The alliance agreement between TELUS and Verizon (the “Verizon Agreement”), which came
into effect on January 1, 2001, contains provisions which, subject to existing third party rights
and certain other exceptions and conditions, give TELUS and its affiliates certain rights to
purchase exclusive licences of Verizon software and other technology, trademarks and service
marks as specified by TELUS, and to use exclusively the remaining Verizon software and other
technology, trademarks and service marks, in each instance in connection with the provision of
Telecommunications Services (as defined in the Verizon Agreement) in Canada.

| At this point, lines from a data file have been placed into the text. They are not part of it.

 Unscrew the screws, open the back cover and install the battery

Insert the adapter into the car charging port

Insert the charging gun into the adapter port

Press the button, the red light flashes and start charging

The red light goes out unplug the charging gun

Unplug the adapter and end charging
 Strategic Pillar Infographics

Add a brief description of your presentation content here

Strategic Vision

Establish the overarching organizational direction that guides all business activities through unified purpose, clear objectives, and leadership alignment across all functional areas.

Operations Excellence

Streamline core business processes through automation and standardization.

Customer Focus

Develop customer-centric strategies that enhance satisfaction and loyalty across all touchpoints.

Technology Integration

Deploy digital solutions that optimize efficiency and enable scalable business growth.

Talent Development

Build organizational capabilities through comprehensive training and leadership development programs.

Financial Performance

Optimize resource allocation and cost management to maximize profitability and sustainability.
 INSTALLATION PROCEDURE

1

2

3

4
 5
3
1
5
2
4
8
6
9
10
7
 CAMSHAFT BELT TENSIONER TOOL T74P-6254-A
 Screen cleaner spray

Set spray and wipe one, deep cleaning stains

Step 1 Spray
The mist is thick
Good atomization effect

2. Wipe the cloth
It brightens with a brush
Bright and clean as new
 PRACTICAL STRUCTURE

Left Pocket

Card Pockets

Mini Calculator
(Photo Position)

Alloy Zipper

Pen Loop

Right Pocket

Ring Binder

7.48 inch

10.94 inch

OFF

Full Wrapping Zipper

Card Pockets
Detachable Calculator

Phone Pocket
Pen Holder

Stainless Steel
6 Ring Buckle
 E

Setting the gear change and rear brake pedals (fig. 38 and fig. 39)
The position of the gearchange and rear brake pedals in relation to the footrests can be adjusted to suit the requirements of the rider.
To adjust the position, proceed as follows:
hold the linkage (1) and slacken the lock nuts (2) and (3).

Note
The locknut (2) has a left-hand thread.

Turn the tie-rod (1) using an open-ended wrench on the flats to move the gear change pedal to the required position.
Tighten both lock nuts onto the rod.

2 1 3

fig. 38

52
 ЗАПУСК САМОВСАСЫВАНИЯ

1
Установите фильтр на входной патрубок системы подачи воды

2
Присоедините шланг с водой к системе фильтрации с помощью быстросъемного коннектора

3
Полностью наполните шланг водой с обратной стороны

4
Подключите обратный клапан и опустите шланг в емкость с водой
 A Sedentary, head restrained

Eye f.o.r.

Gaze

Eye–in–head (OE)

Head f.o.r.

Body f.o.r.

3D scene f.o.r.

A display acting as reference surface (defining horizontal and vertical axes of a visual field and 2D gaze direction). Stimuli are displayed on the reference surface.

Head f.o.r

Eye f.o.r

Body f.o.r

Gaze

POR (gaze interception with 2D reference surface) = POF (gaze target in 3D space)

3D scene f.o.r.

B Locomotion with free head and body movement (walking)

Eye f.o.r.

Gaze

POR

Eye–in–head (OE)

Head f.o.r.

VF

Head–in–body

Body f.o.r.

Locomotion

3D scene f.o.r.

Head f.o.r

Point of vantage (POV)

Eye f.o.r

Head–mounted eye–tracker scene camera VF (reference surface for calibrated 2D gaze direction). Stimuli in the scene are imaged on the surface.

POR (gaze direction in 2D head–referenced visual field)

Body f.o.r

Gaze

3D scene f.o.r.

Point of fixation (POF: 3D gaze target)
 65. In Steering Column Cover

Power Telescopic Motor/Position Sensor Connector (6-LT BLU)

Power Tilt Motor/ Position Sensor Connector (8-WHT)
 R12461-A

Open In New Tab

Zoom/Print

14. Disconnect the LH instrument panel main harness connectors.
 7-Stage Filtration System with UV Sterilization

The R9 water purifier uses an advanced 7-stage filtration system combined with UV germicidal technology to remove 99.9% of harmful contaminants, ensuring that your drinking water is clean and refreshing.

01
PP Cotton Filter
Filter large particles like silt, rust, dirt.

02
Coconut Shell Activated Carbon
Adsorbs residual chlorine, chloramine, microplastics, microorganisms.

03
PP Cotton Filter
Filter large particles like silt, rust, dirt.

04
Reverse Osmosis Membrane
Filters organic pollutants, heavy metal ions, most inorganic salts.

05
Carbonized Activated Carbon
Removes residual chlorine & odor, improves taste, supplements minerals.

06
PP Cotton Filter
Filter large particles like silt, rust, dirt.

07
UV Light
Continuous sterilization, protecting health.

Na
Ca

Telecommunications Services do not include the provision of content for broadcasting, video,
cable or Internet services, or the sale, publication or provision of directories. If Verizon
proposes to transfer all or a substantial portion of the software and other technology underlying
the intellectual property rights sold or licenced to TELUS to a third party unrelated to Verizon,
and the transferred software and other technology were in fact used in the U.S. (excluding
Puerto Rico) or Canada by Verizon at the time of transfer, Verizon must use commercially
reasonable efforts to obtain for TELUS substantially the same rights obtained by Verizon to use
all upgrades, enhancements, additions and modifications to the transferred software and other
technology developed by the third party transferee. As amended on December 14, 2004,
TELUS retains the exclusive licences in Canada to specified Verizon trademarks, and software
and technology where such licences were purchased or such trademarks, software and
technology were used by TELUS prior to the closing of the Verizon Sale, together with certain
collateral rights associated therewith granted under the Verizon Agreement, but not to any other
Verizon trademarks or software and technology. TELUS also has relinquished certain
purchasing rights. Verizon is required to continue to provide upgrade and support on the
retained software and technology.
Verizon’s obligation to provide intellectual property rights, or any other right, service or product
called for in the Verizon Agreement is subject to compliance with U.S. regulatory requirements
by Verizon and its affiliates.
The Verizon Agreement requires Verizon to provide certain functional and consulting services to
TELUS as requested by TELUS. As amended on December 14, 2004, TELUS has the right to
require Verizon to provide such services under commercial terms with respect to those software
and technology and their upgrades that are licenced to TELUS. The parties have also agreed,
subject to existing obligations, to use reasonable efforts to provide services and products that
are seamless with each other and each has agreed to use reasonable efforts to purchase for
itself and its customers the Telecommunications Services of the other party in that party’s
territory. As amended on December 14, 2004, the two companies will use each other’s cross-
border services where capabilities and customer requirements permit. The Verizon Agreement
also contains certain joint marketing and non-competition provisions, which do not apply to
Verizon Wireless or TELUS Mobility. As at December 14, 2004, TELUS was released from its
obligation not to compete against Verizon in the U.S., and the exceptions to the remaining non-
competition obligations were in some cases clarified or modified.